4. Maria Doria Russell - The Sparrow and its sequel, The Children of God, this is story about a group of people, including a priest, sanctioned by the Catholic Church, to journey to a distant world - and do a cultural exchange. It explores the arrogance of this endeavor, the nature of faith, how we view god and why, and all the cultural misunderstandings that can occur and why knowing the language of another culture isn't enough, you have to understand the meaning as well. She's also written a novel on Doc Holiday.

5. Donna Tartt - The Secret History - it's a murder mystery, but we know the killer at the beginning of the novel and we know the victim, what we don't know is why. Or more to the point, why the narrator agreed to cover it up and continue his relationship with the murderers. It's about a religious ritual gone wrong, and the arrogance of scholarship.

6. Minette Walters - The Ice House - about a murder and why it happened. The murderers are common place, ordinary women, and the victim...well complicated. They actually made this one into a film. Also The Sculptress - a story about a woman convicted of a heinous crime, the question is why she did it - and it slowly breaks it down.

7. Anne Rice - Interview with a Vampire - which weirdly enough turned the vampire trope on-to its head and may well have created the urban fantasy genre. In Rice's novel, the vampires are the protagonists. It's in some respects an allegorical and lyrical tale about death - and the desire to avoid it at all costs. To preserve one's loved ones - even if by doing so, you destroy them. Lestate creates Louis, falling for him and needing him to aid him with his mortal father. Louis and Lestate create a child vampire - hoping for a family...which becomes twisted. Rice delves deeper into the mythos with The Vampire Lestate and Queen of the Damned - exploring Egyptian myths and ancient goddess mythology and how the twisting of the "goddess mythos" by "the god" followers created vampires.

8. Ellen Kushner - Privilege of the Sword and Swordspoint - comments on the historical romance and swashbuckler tale, creating a fantasy world where swordsman are like guns for hire, fighting duels for the rich. In Privilege, an eccentric uncle agrees to give his sister her inheritance in exchange for teaching her daughter to become a swordsman, and in Swordspoint, a swordsman falls for a young male scholar...who acts like a damsel, but eventually saves him with witty political maneuvers.

9. Margaret Atwood - the short story "Rape Fantasies", The Robber Bride, and the Blind Assassin - in Rape Fantasies, the protagonist discusses the various rape fantasies women have and how women view rape - at the end we realize who she is telling the story to, a man in a bar who she fears may want to rape her. In the Robber Bride - told through a series of flashbacks, three women friends reflect on how their long dead classmate, Zenia, robbed them of a series of beaux. It's based on the fairy tale the Robber Bride. The Blind Assassin which I'm reading now is about two sisters, one who dies at the beginning of the book and whose novel, the Blind Assassin we read throughout. It's a story within a story within a story. Like a series of chinese dolls nested within each other.

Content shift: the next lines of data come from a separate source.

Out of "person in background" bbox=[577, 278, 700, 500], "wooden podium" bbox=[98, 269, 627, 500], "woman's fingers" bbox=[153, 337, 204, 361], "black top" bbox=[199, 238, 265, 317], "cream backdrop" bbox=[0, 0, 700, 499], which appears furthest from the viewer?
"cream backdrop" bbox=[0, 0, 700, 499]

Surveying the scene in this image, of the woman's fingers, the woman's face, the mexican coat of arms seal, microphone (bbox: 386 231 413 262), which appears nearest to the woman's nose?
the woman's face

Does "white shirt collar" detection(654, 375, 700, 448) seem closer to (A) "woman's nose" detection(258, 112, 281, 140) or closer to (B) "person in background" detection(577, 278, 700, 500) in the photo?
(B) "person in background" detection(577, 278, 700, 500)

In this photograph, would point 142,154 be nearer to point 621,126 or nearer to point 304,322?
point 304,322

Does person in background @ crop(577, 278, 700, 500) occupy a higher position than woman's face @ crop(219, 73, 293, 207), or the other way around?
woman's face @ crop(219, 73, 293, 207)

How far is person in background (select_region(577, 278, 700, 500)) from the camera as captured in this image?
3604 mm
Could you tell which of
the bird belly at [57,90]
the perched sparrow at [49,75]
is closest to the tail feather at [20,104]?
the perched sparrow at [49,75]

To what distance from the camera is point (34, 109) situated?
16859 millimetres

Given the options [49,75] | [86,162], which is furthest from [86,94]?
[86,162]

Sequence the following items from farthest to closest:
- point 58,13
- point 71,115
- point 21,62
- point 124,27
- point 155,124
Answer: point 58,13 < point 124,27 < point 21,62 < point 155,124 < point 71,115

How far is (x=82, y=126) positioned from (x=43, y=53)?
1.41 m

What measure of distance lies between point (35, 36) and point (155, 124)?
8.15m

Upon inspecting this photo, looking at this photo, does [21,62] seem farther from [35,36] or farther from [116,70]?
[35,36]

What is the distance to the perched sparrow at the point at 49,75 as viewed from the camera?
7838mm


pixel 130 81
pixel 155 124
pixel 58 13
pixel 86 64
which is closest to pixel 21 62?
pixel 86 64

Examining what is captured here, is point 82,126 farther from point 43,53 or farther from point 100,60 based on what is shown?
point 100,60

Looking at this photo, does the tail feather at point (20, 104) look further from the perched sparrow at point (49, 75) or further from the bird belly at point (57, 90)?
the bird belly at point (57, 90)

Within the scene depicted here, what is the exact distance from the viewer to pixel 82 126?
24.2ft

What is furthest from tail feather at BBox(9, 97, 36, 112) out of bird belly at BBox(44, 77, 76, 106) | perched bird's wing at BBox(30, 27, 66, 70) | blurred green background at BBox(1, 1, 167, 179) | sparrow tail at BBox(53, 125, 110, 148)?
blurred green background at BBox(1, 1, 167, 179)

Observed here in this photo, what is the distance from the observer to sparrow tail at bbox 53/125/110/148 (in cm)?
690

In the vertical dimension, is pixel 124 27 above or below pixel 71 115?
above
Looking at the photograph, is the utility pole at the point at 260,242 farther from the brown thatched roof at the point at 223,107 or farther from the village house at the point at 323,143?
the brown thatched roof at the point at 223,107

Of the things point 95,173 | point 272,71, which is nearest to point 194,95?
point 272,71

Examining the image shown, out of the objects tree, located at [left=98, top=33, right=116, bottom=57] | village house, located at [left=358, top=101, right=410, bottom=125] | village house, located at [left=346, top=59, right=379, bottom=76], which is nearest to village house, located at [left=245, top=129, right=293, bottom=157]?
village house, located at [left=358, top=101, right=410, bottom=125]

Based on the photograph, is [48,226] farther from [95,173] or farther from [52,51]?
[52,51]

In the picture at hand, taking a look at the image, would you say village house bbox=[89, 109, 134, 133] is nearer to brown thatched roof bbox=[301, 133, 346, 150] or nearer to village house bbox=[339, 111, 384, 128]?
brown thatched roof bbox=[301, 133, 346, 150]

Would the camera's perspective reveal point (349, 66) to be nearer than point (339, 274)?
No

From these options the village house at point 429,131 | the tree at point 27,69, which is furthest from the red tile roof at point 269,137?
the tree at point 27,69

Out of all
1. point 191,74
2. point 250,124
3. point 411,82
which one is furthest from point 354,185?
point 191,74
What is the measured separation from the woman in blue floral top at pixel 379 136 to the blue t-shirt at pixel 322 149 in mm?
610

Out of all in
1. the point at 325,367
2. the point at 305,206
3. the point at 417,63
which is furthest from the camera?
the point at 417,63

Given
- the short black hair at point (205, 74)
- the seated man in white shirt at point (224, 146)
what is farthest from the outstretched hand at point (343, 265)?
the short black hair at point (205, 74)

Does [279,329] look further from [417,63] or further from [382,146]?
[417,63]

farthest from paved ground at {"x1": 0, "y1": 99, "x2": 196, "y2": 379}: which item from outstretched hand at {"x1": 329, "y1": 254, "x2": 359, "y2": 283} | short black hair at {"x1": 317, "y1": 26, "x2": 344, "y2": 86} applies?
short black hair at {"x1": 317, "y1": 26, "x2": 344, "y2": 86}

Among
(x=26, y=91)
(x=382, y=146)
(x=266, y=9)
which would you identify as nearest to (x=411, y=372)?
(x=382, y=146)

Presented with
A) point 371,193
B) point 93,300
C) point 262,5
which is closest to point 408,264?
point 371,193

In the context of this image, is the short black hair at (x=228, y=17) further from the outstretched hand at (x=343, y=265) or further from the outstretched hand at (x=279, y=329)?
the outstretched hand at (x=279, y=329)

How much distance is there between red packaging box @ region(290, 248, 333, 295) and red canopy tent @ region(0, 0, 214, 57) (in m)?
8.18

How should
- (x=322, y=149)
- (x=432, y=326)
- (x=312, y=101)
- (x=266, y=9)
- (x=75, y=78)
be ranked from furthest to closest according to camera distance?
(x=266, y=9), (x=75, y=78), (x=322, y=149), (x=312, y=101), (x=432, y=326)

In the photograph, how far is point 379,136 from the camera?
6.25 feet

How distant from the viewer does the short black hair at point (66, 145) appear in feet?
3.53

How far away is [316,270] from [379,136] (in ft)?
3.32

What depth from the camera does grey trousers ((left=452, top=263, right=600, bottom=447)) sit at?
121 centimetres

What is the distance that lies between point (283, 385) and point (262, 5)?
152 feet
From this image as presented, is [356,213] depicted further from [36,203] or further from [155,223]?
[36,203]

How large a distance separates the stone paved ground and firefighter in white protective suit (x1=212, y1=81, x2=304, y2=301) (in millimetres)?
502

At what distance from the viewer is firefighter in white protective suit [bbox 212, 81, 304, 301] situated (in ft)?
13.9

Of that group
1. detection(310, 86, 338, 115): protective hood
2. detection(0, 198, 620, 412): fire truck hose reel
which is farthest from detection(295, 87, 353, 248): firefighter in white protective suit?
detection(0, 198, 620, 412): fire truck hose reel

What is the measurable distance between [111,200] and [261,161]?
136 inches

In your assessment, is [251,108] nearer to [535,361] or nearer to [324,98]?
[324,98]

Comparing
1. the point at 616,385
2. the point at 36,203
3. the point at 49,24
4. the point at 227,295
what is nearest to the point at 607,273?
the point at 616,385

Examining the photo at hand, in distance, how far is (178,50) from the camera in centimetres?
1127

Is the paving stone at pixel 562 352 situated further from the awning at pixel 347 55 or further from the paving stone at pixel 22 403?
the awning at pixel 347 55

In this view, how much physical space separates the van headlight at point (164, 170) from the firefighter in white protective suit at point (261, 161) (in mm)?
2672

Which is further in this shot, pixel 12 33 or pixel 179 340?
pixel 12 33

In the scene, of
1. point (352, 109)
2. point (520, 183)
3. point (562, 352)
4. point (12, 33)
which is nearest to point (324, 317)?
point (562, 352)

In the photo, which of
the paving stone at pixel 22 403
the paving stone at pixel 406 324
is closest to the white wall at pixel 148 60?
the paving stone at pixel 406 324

10. JK Rowling - Harry Potter - creator of a rather innovative and often darkly witty series of stories of a Boy Wizard who fights and ultimately defeats the evil Wizard who destroyed his family. But that's not what it is really about - or the main focus, the main focus is a coming of age tale, about school politics, leadership, friendship, and why and how the decisions we make influence everyone and everything around us. Within the book, Rowling takes a rather biting look at British classism and imperialism, not to mention xenophobia. But she does it with a light and witty tone. Her later book, A Casual Vacancy, I've heard is much darker.